MRC Aims To Bridge The Viewability Reconciliation Gap – But Mobile Remains An Open Question

MRCelephantViewability vendors mostly speak the same language – but they don’t always provide brands and publishers with the same results.

It’s a major pain point and one that the Media Rating Council (MRC) has been attempting to tackle in a three-part series of reconciliation tests, which began back in 2013, to understand why there are marked discrepancies between the viewable impression numbers reported by various MRC accredited vendors looking at the same traffic.

The final results were released late Wednesday.

The MRC acknowledged in its reconciliation study that more than one-third of the campaigns it looked at had an unacceptably high percentage of discrepancy between vendors – higher than both of its previous phases of reconciliation testing, a matter it plans to investigate.

Although for the majority of the campaigns under the MRC’s microscope (63%) the variance observed between vendors fell within what the MRC regarded as “an acceptable range” – a less than 10% difference, with an average weighted difference of 4.1% per campaign – the remaining 37% of campaigns clocked in with differentials of over 10% and an average weighted difference of 34% per campaign.

Mobile appears to be a big part of the issue.

In drilling down into the differences, the need for more robust guidance on mobile viewability was conspicuous.
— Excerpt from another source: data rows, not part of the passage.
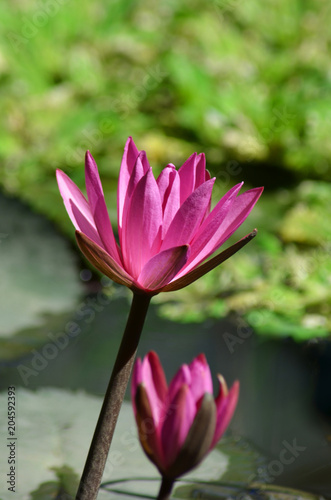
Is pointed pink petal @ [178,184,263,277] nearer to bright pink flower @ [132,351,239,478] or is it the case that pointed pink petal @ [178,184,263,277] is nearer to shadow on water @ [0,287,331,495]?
bright pink flower @ [132,351,239,478]

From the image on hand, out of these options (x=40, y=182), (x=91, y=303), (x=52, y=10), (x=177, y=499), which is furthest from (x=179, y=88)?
(x=177, y=499)

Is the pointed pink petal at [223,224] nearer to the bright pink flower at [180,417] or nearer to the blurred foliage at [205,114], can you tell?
the bright pink flower at [180,417]

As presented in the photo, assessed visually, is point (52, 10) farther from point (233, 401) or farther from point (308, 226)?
point (233, 401)

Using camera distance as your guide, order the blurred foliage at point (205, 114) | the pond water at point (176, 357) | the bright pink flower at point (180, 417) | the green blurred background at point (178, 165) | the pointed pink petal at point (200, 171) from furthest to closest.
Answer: the blurred foliage at point (205, 114)
the green blurred background at point (178, 165)
the pond water at point (176, 357)
the pointed pink petal at point (200, 171)
the bright pink flower at point (180, 417)

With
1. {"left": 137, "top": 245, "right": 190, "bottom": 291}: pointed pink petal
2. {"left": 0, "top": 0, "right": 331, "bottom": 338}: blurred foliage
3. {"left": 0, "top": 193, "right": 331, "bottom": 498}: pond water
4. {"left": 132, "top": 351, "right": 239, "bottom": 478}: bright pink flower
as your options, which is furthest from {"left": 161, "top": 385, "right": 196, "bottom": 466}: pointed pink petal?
{"left": 0, "top": 0, "right": 331, "bottom": 338}: blurred foliage

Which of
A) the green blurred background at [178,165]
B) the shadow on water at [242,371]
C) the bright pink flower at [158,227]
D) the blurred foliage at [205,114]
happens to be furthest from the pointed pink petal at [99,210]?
the blurred foliage at [205,114]

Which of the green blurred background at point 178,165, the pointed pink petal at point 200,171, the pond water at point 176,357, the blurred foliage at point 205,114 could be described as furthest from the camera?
the blurred foliage at point 205,114

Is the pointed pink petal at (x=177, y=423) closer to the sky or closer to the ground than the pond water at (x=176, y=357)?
closer to the sky
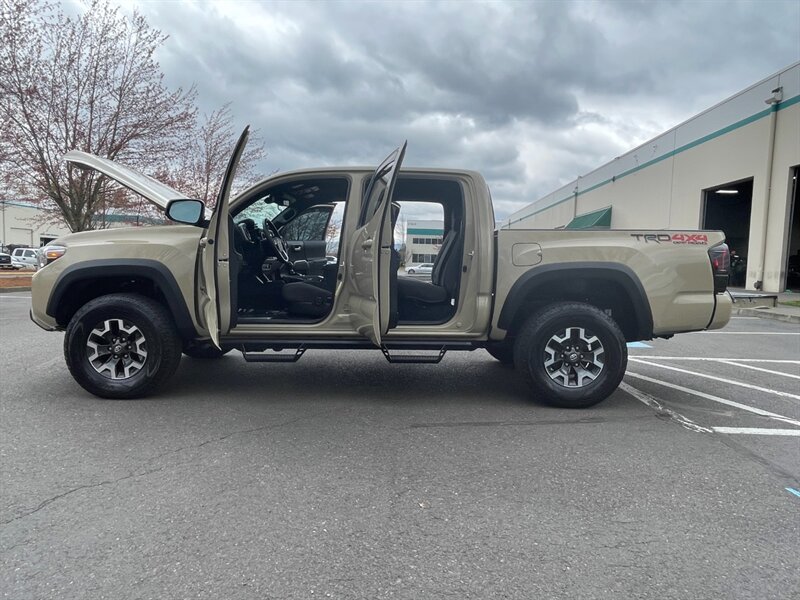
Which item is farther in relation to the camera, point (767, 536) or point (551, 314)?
point (551, 314)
The MRC found that 54% of reconciliation issues were due to vendors treating mobile viewable impressions differently than desktop impressions in their reporting.

No vendor has yet been accredited for a mobile-specific viewability product.

From the MRC’s perspective, impressions served to mobile environments need to be clearly segregated from desktop impressions for the purposes of viewability reporting, a point the council made in the interim mobile guidelines it released in early May. The MRC also recommended separate reporting for mobile web impressions and for in-app impressions.

“We support the MRC in their efforts – but at the same time, there are still a lot of questions that need further attention, especially around how mobile impressions are treated,” said Michael Krauss, Integral Ad Science’s director of product management, who was present on a joint call hosted by the Interactive Advertising Bureau (IAB) and the MRC as they discussed the results on Wednesday.

Mobile aside, several other factors were also found to impact viewability measurement harmony, including the fact that some vendors handle pixel tags served by other vendors differently (responsible for 13% of the discrepancy), as well as an incongruity around how various vendors account for multi-ad campaigns (28%).

In the case of multi-ad units – say a sponsorship package that includes a large banner ad and several other smaller ads placed around a page – it’s particularly difficult to determine which ad or ads should “count” toward delivery of a campaign, Integral’s Krauss said.

Rounding out the MRC’s conclusions, 2% of discrepancies were found to be the result of variability between how different vendors filter unverified traffic, while 3% were attributed to non-human traffic, human error and other related factors.

The MRC said it plans to address most of those issues in a forthcoming update to its viewability guidelines “in the near future.” No specific date was provided.

According to research released by digital consultancy 614 Group in April, vendor to vendor disparity was named as one of the top challenges facing both the buy side and the sell side with regards to measuring viewability.

“Everyone in the industry must ask how we can reasonably expect to transact media based on a standard where no two measurements are the same,” the report stated tersely.

For its part, although the IAB supported the MRC’s efforts, it also had this to say in its public statement on the matter: “Clearly, the MRC analysis demonstrates the need to move faster in solving for the root causes of measurement disparity and inadequacies.”

Because there’s a lot of money at stake, Krauss said.

“The market wants to be able to trust the vendors who are MRC certified to, at the very least, come up with similar measurements for campaigns,” he said.

The MRC’s third and final reconciliation report was based on campaign data from Q1 and Q2 2015. The council examined nearly 4 billion served ad impressions across both video and display. Site, placement and creative type were all taken into consideration.

1 Comment

  1. Although it's been obvious to everyone in the industry, it's finally good to see the MRC is officially acknowledging this and working towards something.

    The next round should reset accreditations for everyone and have a much better technically savvy process that requires all vendors to have the same results to pass, something that can easily be done with a deterministic test suite created by software engineers. Discrepancy can and should be brought within 1% or less with a better approach.